Transcript
This transcript was autogenerated. To make changes, submit a PR.
Good evening. My name is Darren Richardson and I'm here
to give you a brief introduction into the
threat modeling process and how we may apply this to dev ops platforms.
Also, we'll take a quick look at the stride threat model and
how it's changed, or in this case hasn't changed
over time. So we're going to dive in straight to the big question,
what is threat modeling? The answer to this
is simple. Threat modeling is a methodology used to identify,
understand, communicate threats.
At its core, the idea is to understand the
flow of data in a system, understand how the
trust changes for that data, to define the
boundaries where that trust changes, and then to
define mitigation for those switches of trust.
The threat model represents all this in a structured manner.
So dataflow diagrams leads into threat boundary
diagrams and such. But in its most condensed form,
a threat model is just structured
approach to mapping a system and its security.
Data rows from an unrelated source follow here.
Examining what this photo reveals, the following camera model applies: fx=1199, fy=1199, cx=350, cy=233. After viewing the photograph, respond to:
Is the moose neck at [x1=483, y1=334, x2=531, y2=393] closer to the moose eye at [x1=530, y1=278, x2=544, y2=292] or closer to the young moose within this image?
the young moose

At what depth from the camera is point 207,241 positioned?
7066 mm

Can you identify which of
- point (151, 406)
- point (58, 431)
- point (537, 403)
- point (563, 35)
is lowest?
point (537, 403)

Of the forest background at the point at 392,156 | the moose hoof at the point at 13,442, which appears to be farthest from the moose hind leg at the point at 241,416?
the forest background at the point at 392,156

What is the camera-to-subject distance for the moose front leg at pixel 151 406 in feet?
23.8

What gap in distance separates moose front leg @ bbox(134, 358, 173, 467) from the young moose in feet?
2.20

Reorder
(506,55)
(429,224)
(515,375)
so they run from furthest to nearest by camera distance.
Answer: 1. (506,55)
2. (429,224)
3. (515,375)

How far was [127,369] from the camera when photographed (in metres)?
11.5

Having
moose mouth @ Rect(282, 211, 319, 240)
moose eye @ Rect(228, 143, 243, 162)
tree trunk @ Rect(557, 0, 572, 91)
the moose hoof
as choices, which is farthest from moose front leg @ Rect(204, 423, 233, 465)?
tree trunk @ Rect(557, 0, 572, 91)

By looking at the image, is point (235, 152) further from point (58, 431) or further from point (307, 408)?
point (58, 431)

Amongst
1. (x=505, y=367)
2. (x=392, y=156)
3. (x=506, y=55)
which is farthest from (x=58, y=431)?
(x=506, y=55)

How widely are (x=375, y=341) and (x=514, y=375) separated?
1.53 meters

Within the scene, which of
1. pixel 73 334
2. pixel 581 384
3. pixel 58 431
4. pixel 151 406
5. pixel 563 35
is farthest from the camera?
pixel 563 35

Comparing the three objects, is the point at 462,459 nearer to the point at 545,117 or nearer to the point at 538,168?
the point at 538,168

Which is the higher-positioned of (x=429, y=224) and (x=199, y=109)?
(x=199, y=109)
And now we've discussed what it is, let's discuss what it is
not. And that's restricted because
threat modeling can be applied pretty much anywhere. So you can
apply it to software, applications, networks, systems and even
business processes. If there is any area
where you want to examine how things are done securely,
you can apply threat modeling. And in our case, we're going to
use a DevOps environment.
There are three aspects of threat modeling. You initially
map and diagram the data flow. So, for example,
in our system, we're going to be switching between a lot of different
tools, and the core of threat modeling
is understanding this data flow. So knowing how your data
moves, how your data switches hands, as it
were, and then we break it down to trust boundaries.
And this is, in short,
where the controller ownership of the
data changes. And then we apply the threat model
to this list of trust boundaries.
We'll move on to a little quote from the security development lifecycle
from Microsoft. I like to include this here.
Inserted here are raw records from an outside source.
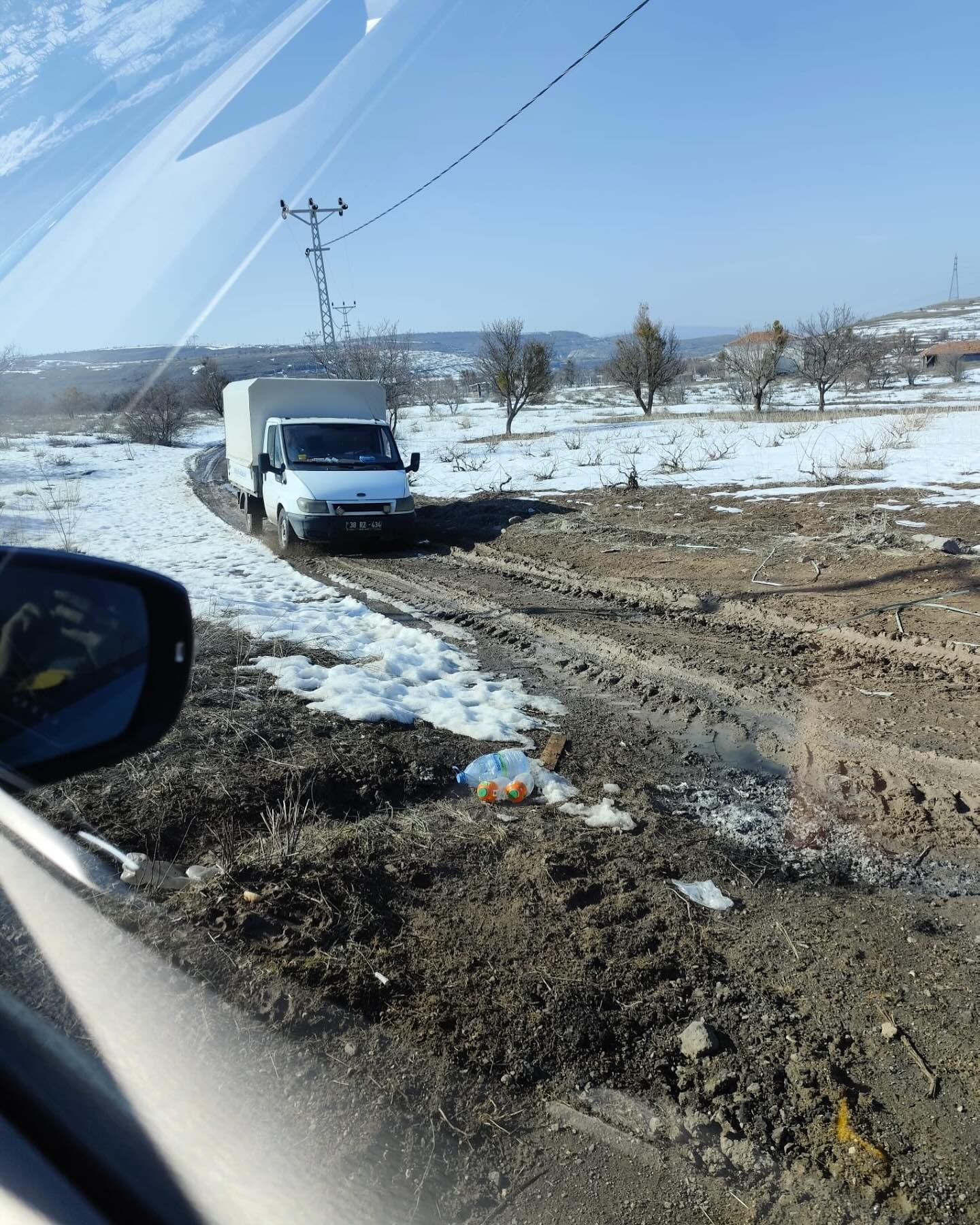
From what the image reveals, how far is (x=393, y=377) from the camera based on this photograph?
36812 millimetres

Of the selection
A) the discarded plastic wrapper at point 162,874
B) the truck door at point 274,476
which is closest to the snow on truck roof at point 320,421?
the truck door at point 274,476

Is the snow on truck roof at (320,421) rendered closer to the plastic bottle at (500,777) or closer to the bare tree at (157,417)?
the plastic bottle at (500,777)

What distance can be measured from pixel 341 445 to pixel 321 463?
2.06 ft

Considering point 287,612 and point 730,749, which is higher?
point 287,612

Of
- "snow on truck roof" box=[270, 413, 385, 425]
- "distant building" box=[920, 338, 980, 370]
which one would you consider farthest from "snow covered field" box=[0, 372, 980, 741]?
"distant building" box=[920, 338, 980, 370]

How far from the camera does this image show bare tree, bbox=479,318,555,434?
39.1m

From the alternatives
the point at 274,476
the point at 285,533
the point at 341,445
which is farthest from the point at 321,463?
the point at 285,533

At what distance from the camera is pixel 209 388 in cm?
5378

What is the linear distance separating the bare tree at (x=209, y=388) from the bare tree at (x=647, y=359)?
25.6m

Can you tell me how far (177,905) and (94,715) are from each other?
1231mm

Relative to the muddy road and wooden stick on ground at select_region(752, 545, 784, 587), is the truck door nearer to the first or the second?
the muddy road

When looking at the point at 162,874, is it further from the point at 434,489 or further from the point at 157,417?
the point at 157,417

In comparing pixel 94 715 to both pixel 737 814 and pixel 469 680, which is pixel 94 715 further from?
pixel 469 680

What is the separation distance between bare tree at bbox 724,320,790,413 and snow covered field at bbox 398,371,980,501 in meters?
4.94
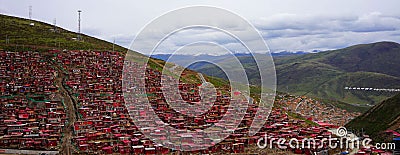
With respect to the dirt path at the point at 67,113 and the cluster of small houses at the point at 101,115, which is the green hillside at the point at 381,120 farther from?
the dirt path at the point at 67,113

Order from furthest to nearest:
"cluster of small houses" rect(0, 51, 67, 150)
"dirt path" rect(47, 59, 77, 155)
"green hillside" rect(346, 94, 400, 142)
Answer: "green hillside" rect(346, 94, 400, 142) → "cluster of small houses" rect(0, 51, 67, 150) → "dirt path" rect(47, 59, 77, 155)

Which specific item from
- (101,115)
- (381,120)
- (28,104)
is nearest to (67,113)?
(101,115)

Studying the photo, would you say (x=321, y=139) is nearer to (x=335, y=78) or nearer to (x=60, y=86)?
(x=60, y=86)

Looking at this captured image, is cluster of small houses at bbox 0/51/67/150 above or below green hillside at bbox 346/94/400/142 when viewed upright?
above

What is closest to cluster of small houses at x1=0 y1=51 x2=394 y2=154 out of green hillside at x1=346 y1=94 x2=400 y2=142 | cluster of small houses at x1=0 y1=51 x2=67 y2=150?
cluster of small houses at x1=0 y1=51 x2=67 y2=150

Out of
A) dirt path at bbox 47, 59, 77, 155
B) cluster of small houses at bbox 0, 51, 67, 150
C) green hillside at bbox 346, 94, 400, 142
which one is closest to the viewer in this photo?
dirt path at bbox 47, 59, 77, 155

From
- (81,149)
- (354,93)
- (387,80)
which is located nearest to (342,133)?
(81,149)

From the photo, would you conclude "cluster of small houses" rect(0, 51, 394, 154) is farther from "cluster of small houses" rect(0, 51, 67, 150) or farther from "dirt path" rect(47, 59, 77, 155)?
"dirt path" rect(47, 59, 77, 155)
It's basically the best summary of
threat modeling I think there is, if you can just summarize it in
one sentence. So let's move quickly on
to stride analysis. Now, stride analysis is
the threat model I tend to use, and I use it for a few
reasons, but let's quickly dive into it and see what
it is. So stride
itself is a threat model
put out by Microsoft in April 1,
1999, and it's still in use today.
And I understand that's quite weird. I don't think any of us
are thinking, well, I want something
secure, I'm going to use something from 1999
that's just extremely unusual. And the
fact it was released on April the first also makes me
kind of worry about it. But in my opinion, it's a
great model that breaks threats down into these six
distinct categories, and it's got a good mnemonic,
so I like to use it. There are other interesting models you can use that
all have really good acronyms. So you can use pasta if
you like. You can do a vast analysis.
You can have dread. That's always a good one,
but I prefer stride.
We're going to quickly go through the six parts of the
stride monotony. So we have authentication, which is
spoofing. So an attack against the property of authentication,
impersonating a user to log in, or generating
false websites, like anything to trick
people's traffic into somewhere it shouldn't be.
We have tampering, which is an attack against integrity.
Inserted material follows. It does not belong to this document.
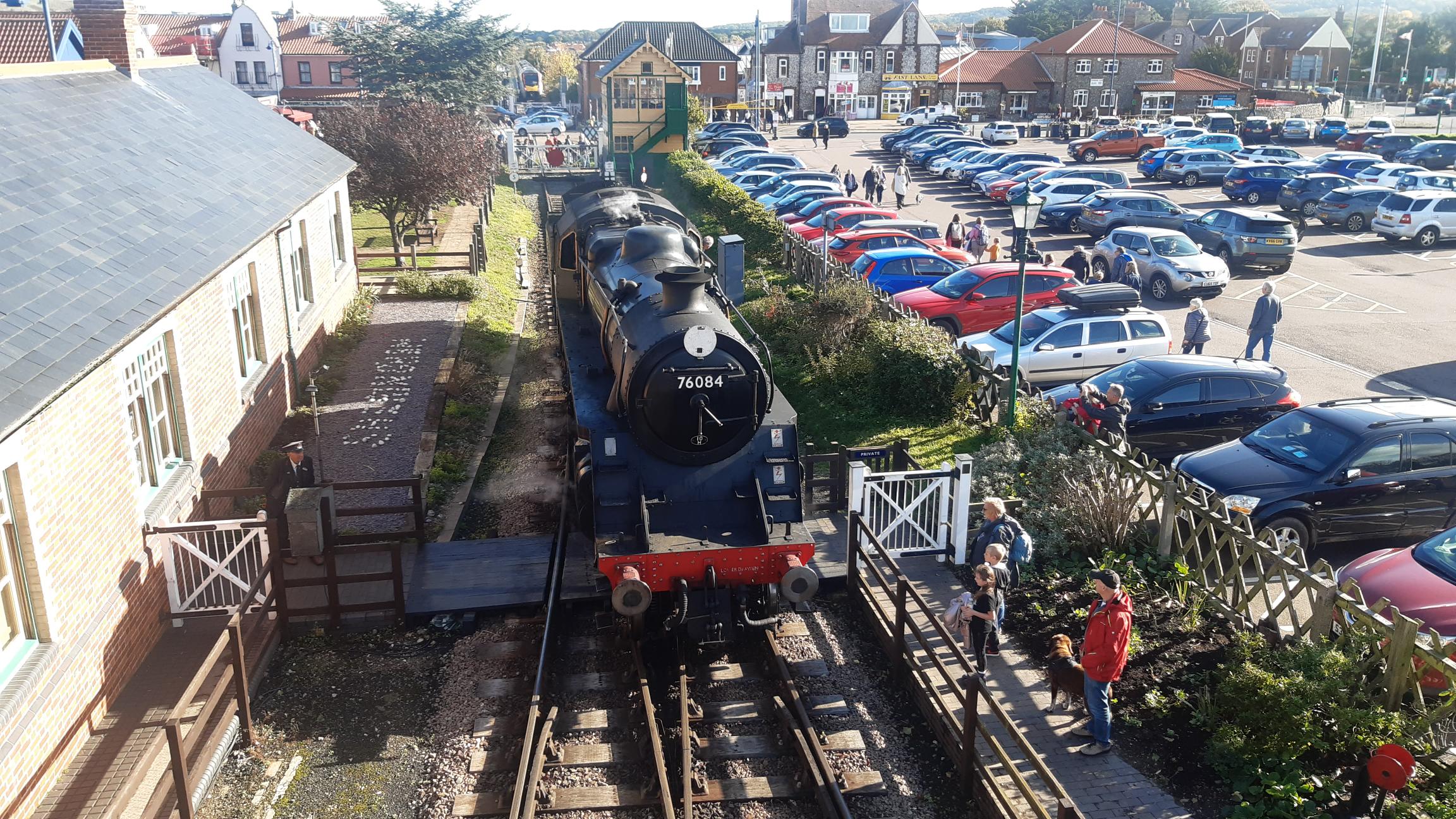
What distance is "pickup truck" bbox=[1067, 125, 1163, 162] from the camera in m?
51.3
So modifications made to a system where they shouldn't have been possible.
Repudiation, which is the only word on here, which is
slightly unusual. So what repudiation means is
the ability to deny something has
happened. So plausible deniability is a great way
to describe it. So if you keep
your logs locally on the server, if they are not properly
protected, then you are vulnerable to repudiation.
Information disclosure is another big one.
Attack against confidentiality. So, access to source code,
publishing of customer or client information,
or any confidential information, really, most companies have
confidentiality levels that are set, and anything
that's not public, if that reaches, or anything that's not
categorized as public, if that reaches someone, it shouldn't,
that's information disclosure.
Denial of service is of course a standard one.
Degrading or denying access to the service through
any means, even cutting cables, when you think about it,
can be considered a denial of service attack.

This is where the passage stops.